Contig-level quality control

The WAAFLE workflow described above has been optimized to distinguish LGTs from other biological events (e.g. gene deletion). However, it cannot intrinsically identify spurious LGTs resulting from misassembly (e.g. chimerism). For this, we provide a separate method, the scripts waafle_junctions and waafle_qc.

Quantifying junction support with waafle_junctions

waafle_junctions maps reads to contigs to quantify support for individiual gene-gene junctions. Specifically, two forms of support are considered/computed:

  1. Sequencing fragments (paired reads) that span the gene-gene junction. These are less common for junctions that are larger than typical sequencing insert sizes (~300 nts).

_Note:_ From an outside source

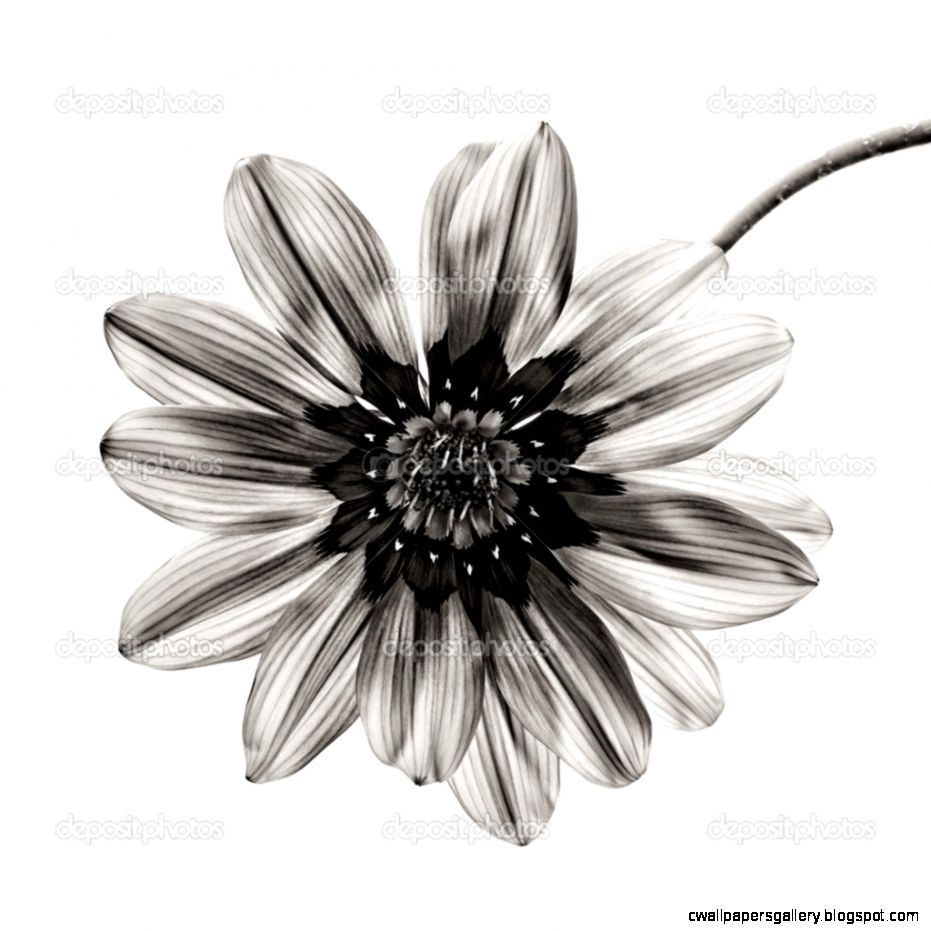 Flower in black and white on white background — Stock Photo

  2. Relative junction coverage compared to the mean coverage of the two flanking genes. If the junction is not well covered relative to its flanking genes, it may represent a non-biological overlap.

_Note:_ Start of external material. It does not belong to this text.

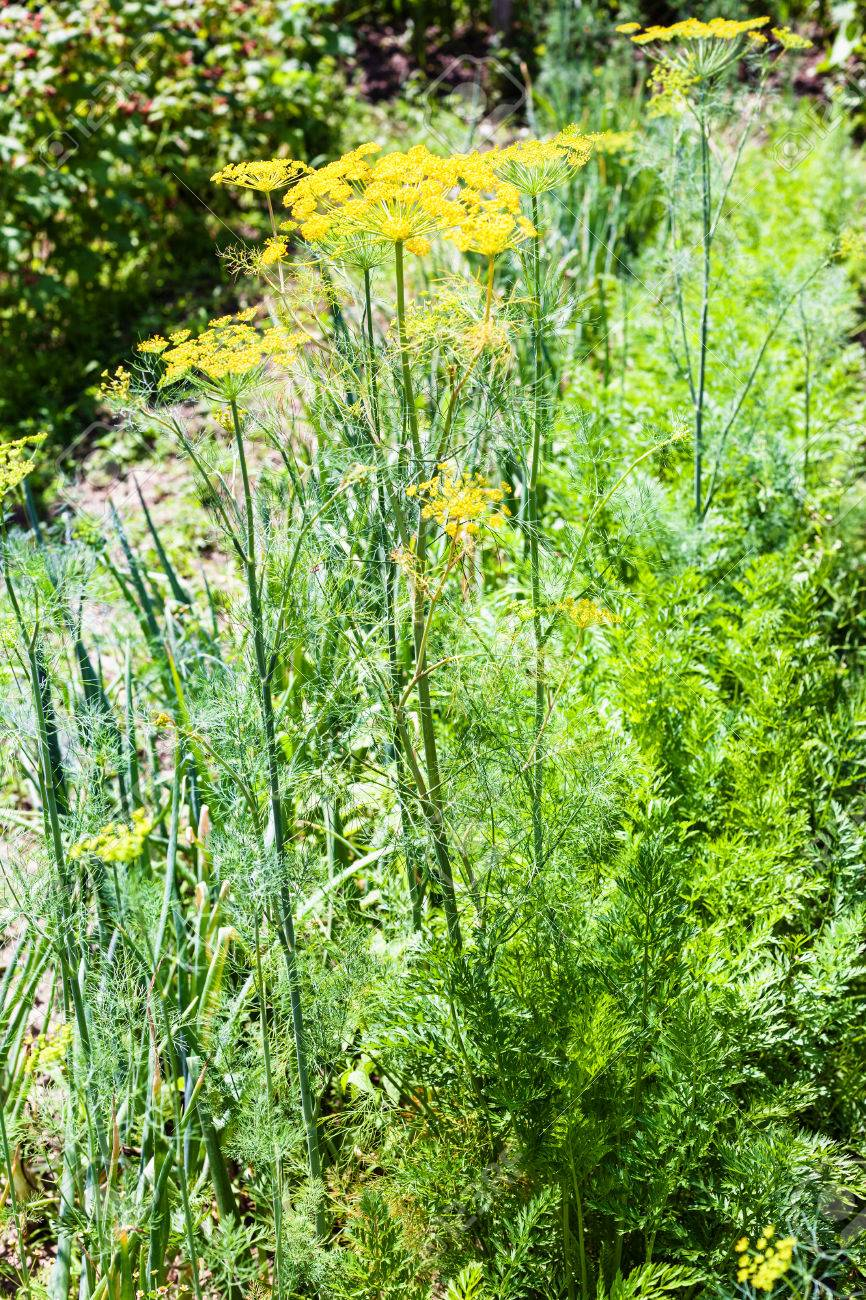 Bed With Spicy Herbs In Garden Yellow Flowers Of Dill Green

A sample call to waafle_junctions looks like:

$ waafle_qc \
  contigs.fna \
  contigs.gff \
  --reads1 contigs_reads.1.fq \
  --reads2 contigs_reads.2.fq \

With this call, waafle_junctions will use bowtie2 to index the contigs and then align the input reads (pairwise) against the index to produce a SAM file. (waafle_junctions can also interpret a mapping from an existing SAM file.) The alignment results are then interpreted to score individual junctions, producing an output file for each.

  • contigs.junctions.tsv

A sample report for an individual junction looks like:

CONTIG             SRS011086_k119_10006
GENE1              1:1363:-
GENE2              1451:2382:-
LEN_GENE1          1363
LEN_GENE2          932
GAP                87
JUNCTION_HITS      5
COVERAGE_GENE1     8.1079
COVERAGE_GENE2     11.3573
COVERAGE_JUNCTION  10.9101
RATIO              1.1210

This report indicates that the junction between genes 1 and 2 (which may or may not be an LGT junction) was well supported: it was spanned by 5 mate-pairs (JUNCTION_HITS=5) and had coverable coverage (RATIO=1.12) to the mean of its flanking genes (8.11 and 11.4).

waafle_junctions can be tuned to produce additional gene- and nucleotide-level quality reports. Consult the --help menu for a full list of options.

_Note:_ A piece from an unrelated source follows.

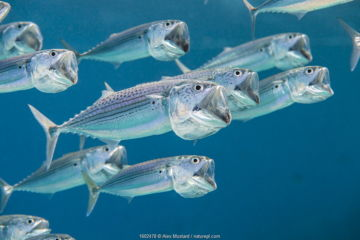 Striped mackerel (Rastrelliger kanagurta) shoal swimming with open mouths, filtering for zooplankton. Marsa Shouna, Port Ghalib, Marsa Alam, Egypt. Red Sea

Using junction data for contig QC with waafle_qc

The waafle_qc script interprets the output of waafle_junctions to remove contigs with weak read support at one or more junctions. Currently, the script focuses on the junctions flanking LGT'ed genes among putative LGT-containing contigs.

A sample call to waafle_qc looks like:

$ waafle_qc contigs.lgt.tsv contigs.junctions.tsv

Where contigs.junctions.tsv is the output of waafle_junctions on this set of contigs and its underlying reads. This produces a file contigs.lgt.tsv.qc_pass: a subset of the original LGT calls that were supported by read-level evidence.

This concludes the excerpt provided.